Projected investment in Chile’s mining sector for the next eight years has been raised again, just a month after government officials predicted an amount between US$67 and 91.5 billion for the period.
That figure, which represented an increase of 37 percent from the government’s last biannual projection, was hailed as a reflection of historic investor confidence and an indication of further development in one of Latin America’s most prosperous economies.
“This increase of 37 percent for the next eight-year period clearly reflects the confidence that investors have in Chile and will mean more opportunities for the well-being of the population, because mining is the motor of national development,” Chile’s Mining Minister Hernán de Solminihac said.
Now, the country’s national mining society, Sonami, has raised those projections significantly.
Sonami’s figures, released on Monday, project an unprecedented US$100 billion of investment in the mining sector from now until 2020.
The industry body raised its estimate from its previous expectation of $80 billion investments for the period of 2011 to 2018.
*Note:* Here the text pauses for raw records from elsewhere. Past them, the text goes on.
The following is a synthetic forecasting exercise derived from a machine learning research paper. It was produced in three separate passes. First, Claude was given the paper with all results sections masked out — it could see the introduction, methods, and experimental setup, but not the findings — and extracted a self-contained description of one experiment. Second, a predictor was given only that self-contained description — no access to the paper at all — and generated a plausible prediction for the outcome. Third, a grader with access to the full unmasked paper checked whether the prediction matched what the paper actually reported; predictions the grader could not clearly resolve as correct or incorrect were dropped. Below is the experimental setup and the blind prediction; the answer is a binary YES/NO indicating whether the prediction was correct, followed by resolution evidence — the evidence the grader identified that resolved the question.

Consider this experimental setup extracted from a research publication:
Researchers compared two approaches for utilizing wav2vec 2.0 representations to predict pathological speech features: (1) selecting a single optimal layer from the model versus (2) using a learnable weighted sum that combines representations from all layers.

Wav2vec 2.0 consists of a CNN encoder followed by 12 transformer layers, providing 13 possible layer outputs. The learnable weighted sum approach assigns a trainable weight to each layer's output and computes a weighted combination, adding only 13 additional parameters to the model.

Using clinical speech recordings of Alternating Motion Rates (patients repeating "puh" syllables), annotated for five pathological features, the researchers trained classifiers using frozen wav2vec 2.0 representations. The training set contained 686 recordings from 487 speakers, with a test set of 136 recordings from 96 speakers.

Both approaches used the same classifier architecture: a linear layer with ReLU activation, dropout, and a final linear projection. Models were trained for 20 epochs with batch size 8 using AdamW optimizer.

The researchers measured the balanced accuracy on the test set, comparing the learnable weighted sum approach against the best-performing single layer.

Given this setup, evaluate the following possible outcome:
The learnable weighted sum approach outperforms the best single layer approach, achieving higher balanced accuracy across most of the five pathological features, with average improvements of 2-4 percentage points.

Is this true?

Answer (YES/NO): NO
This progressive upping of the ante has been propelled by a scramble among the big players in the private sector to boost holdings, as commodity prices continue to rise.
Indeed, Sonami estimates that over three quarters of its US$100 billion dollar will come from the private sector.
The state-owned Codelco, the world’s top copper-producing company, will also account for a significant proportion of that investment, with several key projects valued at around US$17 billion as part of a long-term investment plan to boost output to more than 2.1 million tons by 2020.
Much of the surging interest in Chile’s mining sector comes as the country’s copper production capabilities have been upgraded from 5.2 million tons in 2011 to 7.5 million tons of copper annually within eight years.
Chile is the world’s leading copper mining country, and recent studies have shown that its copper reserves, which are the largest in the world, contain enough of the precious red metal to sustain production for a period of between 90 to 200 years.
The country also mines other metals such as molybdenum, gold and silver.